- _Task goal_
Continue the article on the Maternal and Child Health Book in Cambodian health centers from where it stops.

- _Document text_
*-*-*

Cambodian Health Center Services Improve Significantly after Introduction of the Maternal and Child Health Book

Cambodian health care workers’ use of the Maternal and Child Health (MCH) Book is resulting in significant improvements in the quality of maternal, newborn, and child health and nutrition services and counseling at health centers. This key finding emerged from follow-up conducted by operational district health staff and the USAID Better Health Services project implemented by University Research Co. LLC (URC). 

The follow-up coaching and assessment found that midwives and nurses were using the MCH book routinely to provide better quality maternal, newborn, and young child health and nutrition care. Health center scores on competency indexes improved dramatically between the first and second quarterly visits. For example, in Angkor Chum district, overall health center competency scores had improved from 46% before the introduction of the MCH book to 62% by the second follow-up visit. The most improvement was seen for competency in providing child health and nutrition care, which increased from a 30% score to 57%.

The MCH book has information on how to care for the health of pregnant and postpartum women, newborns, and young children; it includes counseling messages that health workers should use at each health center visit from pregnancy through the postpartum period and the child through age five, with a focus on the first two years of life. It also works as a job aid, serving as a checklist for health workers to remind them to provide all necessary services at each visit. A Peace Corps volunteer working in one health center corroborated the data: “I no longer have much to do as the health center now works so well!”

*-*-*

- _Given records_
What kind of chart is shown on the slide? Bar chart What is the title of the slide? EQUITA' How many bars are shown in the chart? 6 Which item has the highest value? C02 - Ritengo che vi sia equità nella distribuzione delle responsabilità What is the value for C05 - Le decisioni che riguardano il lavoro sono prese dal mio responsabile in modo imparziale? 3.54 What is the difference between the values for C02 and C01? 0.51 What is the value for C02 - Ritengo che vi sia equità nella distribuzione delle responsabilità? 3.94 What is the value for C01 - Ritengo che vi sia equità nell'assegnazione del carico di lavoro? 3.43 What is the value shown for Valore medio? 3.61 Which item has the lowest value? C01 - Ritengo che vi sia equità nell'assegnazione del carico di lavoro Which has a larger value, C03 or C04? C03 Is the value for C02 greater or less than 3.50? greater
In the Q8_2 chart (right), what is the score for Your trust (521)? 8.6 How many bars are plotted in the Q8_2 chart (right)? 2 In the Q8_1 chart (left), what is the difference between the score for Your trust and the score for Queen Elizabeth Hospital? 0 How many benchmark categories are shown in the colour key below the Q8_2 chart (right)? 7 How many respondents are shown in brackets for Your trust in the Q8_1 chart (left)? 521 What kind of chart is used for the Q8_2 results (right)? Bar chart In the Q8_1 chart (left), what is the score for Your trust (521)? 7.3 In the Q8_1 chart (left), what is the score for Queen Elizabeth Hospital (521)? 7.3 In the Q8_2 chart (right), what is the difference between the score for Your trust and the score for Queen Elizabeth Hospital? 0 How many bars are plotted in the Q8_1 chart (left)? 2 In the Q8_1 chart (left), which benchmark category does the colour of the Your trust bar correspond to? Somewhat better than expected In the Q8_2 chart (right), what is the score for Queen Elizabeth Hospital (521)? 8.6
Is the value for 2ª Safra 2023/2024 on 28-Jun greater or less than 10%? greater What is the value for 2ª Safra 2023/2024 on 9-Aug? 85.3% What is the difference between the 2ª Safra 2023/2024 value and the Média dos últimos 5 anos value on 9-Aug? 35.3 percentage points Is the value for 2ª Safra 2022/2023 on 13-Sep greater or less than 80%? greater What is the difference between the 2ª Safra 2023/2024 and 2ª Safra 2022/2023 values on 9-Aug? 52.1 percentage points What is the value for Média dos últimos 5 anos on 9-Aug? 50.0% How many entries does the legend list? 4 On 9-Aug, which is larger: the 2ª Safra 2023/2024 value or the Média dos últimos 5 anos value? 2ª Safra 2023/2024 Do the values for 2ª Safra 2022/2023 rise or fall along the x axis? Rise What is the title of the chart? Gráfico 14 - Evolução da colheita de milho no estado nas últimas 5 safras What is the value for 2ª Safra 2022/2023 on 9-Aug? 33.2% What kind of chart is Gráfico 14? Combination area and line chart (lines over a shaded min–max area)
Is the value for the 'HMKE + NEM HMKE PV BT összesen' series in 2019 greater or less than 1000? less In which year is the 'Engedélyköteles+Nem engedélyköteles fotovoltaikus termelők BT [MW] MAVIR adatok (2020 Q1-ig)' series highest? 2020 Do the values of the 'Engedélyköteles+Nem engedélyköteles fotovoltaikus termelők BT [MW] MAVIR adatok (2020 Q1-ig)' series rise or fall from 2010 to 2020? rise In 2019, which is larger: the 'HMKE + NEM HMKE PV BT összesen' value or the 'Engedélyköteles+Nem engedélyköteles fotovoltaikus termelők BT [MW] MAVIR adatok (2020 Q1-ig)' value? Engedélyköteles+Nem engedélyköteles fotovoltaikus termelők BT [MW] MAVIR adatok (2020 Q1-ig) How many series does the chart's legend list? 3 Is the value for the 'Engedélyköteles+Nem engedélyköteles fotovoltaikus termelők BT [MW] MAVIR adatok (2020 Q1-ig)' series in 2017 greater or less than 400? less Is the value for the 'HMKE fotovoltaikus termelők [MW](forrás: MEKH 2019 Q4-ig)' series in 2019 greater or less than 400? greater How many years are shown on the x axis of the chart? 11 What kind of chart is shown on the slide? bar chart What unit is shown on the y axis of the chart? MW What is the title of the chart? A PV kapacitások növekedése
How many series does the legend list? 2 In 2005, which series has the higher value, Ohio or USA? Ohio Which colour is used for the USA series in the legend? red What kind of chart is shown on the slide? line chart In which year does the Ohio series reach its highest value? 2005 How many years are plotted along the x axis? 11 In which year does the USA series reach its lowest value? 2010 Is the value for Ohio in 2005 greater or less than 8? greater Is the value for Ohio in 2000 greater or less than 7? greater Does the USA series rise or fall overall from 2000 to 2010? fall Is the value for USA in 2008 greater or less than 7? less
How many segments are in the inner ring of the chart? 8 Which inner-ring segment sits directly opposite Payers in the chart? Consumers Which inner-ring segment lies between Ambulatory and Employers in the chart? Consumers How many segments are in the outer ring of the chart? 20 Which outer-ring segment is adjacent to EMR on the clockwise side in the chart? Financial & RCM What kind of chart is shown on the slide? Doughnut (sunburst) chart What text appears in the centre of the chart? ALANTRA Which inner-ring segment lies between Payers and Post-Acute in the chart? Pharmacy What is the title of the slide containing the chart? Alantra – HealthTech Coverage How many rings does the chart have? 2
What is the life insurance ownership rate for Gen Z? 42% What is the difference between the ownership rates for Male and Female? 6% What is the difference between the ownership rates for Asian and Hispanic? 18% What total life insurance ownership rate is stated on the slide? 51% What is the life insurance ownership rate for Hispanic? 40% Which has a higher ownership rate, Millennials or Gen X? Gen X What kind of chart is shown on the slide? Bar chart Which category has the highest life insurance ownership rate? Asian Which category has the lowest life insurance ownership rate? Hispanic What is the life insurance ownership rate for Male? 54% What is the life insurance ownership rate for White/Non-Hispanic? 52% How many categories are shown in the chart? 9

*-*-*

- _Answer space_
The MCH book is part of a broader activity in 50 health centers in three operational districts. That activity includes 1) training and strengthened supportive supervision and coaching at health centers for health care providers to improve the quality of care and 2) health financing interventions to increase demand for and use of services at health centers. The financing interventions include community-based health insurance and conditional cash transfers.

A health worker at Sar Sar Sdum Heath Center (right) uses the MCH book to counsel a mother on infant feeding.
A health worker at Sar Sar Sdum Heath Center (right) uses the MCH book to counsel a mother on infant feeding.